Toowoomba East State School is a government primary (Prep–6) school for boys and girls at 115–127 Mary Street (corner of Arthur Street, ). In 2018, the school had an enrolment of 859 students with 60 teachers (51 full-time equivalent) and 25 non-teaching staff (17 full-time equivalent). It includes a special education program.

Mater Dei Primary School is a Catholic primary (Prep–6) school for boys and girls at 53 Curzon Street. In 2018, the school had an enrolment of 438 students with 34 teachers (26 full-time equivalent) and 20 non-teaching staff (11 full-time equivalent).

Toowoomba Grammar School is a private primary and secondary (Prep–12) school for boys at 24 Margaret Street. In 2018, the school had an enrolment of 1,176 students with 100 teachers (96 full-time equivalent) and 85 non-teaching staff (53 full-time equivalent).

Fairholme College is a private primary and secondary (Prep–12) school for girls at 40 Wirra Wirra Street. In 2018, the school had an enrolment of 686 students with 68 teachers (62 full-time equivalent) and 56 non-teaching staff (36 full-time equivalent).

Toowoomba Anglican School (formerly Toowoomba Anglican College and Preparatory School) is a private primary and secondary (Prep–12) school for boys and girls at 2 Campbell Street. In 2018, the school had an enrolment of 520 students with 46 teachers (38 full-time equivalent) and 35 non-teaching staff (24 full-time equivalent).

There are no government secondary schools in East Toowoomba. The nearest government secondary schools are Toowoomba State High School in neighbouring Mount Lofty to the north and Centenary Heights State High School in Centenary Heights to the south.
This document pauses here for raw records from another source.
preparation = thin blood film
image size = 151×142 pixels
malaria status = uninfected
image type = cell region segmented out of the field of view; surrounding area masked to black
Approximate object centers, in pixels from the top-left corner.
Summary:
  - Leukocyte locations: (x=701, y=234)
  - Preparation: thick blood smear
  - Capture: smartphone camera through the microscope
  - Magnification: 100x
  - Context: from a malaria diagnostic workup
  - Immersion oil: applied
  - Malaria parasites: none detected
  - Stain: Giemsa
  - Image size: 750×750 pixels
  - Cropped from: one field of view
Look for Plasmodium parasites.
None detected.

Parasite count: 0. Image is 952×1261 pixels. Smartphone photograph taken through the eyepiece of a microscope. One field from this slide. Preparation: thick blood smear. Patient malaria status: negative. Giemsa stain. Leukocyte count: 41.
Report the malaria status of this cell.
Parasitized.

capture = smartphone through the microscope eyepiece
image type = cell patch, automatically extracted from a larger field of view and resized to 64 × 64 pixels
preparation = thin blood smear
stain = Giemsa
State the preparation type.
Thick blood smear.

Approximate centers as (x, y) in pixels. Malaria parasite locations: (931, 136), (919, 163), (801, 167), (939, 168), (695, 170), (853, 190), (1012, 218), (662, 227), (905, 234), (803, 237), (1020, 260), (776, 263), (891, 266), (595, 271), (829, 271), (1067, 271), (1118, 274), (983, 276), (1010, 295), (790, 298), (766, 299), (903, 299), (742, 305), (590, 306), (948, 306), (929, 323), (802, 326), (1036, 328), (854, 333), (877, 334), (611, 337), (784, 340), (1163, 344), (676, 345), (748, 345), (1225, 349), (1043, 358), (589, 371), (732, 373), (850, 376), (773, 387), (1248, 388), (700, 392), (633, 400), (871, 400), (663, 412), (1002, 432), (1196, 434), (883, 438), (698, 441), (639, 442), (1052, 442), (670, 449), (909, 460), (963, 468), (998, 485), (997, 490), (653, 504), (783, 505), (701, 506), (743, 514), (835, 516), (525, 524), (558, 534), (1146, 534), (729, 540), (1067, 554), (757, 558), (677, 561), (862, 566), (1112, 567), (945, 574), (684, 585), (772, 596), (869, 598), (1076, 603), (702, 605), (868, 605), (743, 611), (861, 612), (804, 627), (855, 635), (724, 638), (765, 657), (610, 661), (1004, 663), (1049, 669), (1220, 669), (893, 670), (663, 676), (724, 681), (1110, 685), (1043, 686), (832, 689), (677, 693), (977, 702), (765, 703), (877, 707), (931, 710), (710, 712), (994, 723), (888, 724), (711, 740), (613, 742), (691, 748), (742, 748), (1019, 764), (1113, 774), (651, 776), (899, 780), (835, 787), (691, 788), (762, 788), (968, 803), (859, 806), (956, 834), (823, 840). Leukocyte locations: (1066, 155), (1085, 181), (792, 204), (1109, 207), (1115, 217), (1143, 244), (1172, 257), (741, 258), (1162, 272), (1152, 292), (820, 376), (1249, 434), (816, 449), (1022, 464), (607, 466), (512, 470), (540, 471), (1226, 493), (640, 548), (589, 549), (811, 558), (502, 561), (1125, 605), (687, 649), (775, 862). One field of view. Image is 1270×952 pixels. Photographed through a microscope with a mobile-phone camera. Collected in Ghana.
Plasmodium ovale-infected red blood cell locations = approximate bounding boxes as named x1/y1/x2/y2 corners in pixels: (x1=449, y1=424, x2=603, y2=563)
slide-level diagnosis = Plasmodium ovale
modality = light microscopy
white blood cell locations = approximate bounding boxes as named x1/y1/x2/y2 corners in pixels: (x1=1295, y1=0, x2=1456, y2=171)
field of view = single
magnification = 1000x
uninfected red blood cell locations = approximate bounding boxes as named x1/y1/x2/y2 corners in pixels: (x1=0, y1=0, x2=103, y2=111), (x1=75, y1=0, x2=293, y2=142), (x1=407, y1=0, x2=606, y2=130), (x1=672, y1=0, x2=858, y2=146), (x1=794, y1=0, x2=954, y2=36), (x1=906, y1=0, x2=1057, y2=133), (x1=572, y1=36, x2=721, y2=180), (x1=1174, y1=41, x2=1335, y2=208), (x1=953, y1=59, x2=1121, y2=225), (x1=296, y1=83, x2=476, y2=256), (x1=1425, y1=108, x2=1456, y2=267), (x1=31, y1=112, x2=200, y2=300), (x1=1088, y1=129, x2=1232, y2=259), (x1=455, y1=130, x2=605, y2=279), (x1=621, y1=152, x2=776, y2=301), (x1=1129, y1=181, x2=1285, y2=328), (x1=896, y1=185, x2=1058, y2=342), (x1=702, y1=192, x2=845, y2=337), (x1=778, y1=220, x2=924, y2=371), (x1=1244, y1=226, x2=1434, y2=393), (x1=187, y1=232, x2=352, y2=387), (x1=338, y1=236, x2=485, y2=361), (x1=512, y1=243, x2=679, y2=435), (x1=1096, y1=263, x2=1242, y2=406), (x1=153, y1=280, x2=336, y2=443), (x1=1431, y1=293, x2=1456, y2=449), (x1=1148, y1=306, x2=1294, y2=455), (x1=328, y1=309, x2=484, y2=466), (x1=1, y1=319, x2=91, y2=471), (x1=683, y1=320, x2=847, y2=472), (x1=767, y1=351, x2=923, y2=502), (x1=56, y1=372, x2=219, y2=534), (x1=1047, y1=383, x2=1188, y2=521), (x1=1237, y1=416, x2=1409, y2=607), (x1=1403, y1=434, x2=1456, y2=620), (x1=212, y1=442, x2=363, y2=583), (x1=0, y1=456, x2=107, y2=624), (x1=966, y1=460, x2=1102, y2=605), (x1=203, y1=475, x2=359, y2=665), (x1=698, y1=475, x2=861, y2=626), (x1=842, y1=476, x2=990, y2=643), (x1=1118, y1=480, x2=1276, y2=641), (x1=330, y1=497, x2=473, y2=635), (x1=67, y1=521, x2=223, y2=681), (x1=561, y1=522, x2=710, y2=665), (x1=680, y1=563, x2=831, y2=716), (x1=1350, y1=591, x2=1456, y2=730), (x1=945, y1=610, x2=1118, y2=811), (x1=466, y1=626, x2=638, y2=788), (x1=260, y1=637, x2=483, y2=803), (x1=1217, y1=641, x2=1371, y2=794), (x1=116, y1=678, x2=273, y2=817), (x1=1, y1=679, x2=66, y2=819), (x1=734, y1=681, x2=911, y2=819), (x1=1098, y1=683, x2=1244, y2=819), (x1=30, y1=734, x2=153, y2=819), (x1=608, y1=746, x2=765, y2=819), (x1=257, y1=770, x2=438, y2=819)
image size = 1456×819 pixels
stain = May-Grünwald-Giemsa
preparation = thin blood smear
The suburb contains the main Bridge Street campus of Southern Queensland Institute of TAFE.

== Facilities ==
- Clive Berghofer Stadium, previously known as Athletic Oval and named for former Toowoomba mayor Clive Berghofer (1982–1992), and primarily used for rugby league games. It is also the home ground for South West Queensland Thunder FC who compete in the National Premier Leagues Queensland;
- St Vincent's Hospital, a private hospital established in 1922 by the Sisters of Charity;
- Queens Park and Botanical Gardens, a heritage-listed reserve established in 1869. Queens Park is the hub of Carnival of the Flowers (Toowoomba), including the Food and Wine festival, a Sideshow Alley and the finishing point for the Carnival Parade.
- Cobb & Co Museum, located on Lindsay Street in between Toowoomba TAFE and Queens Park.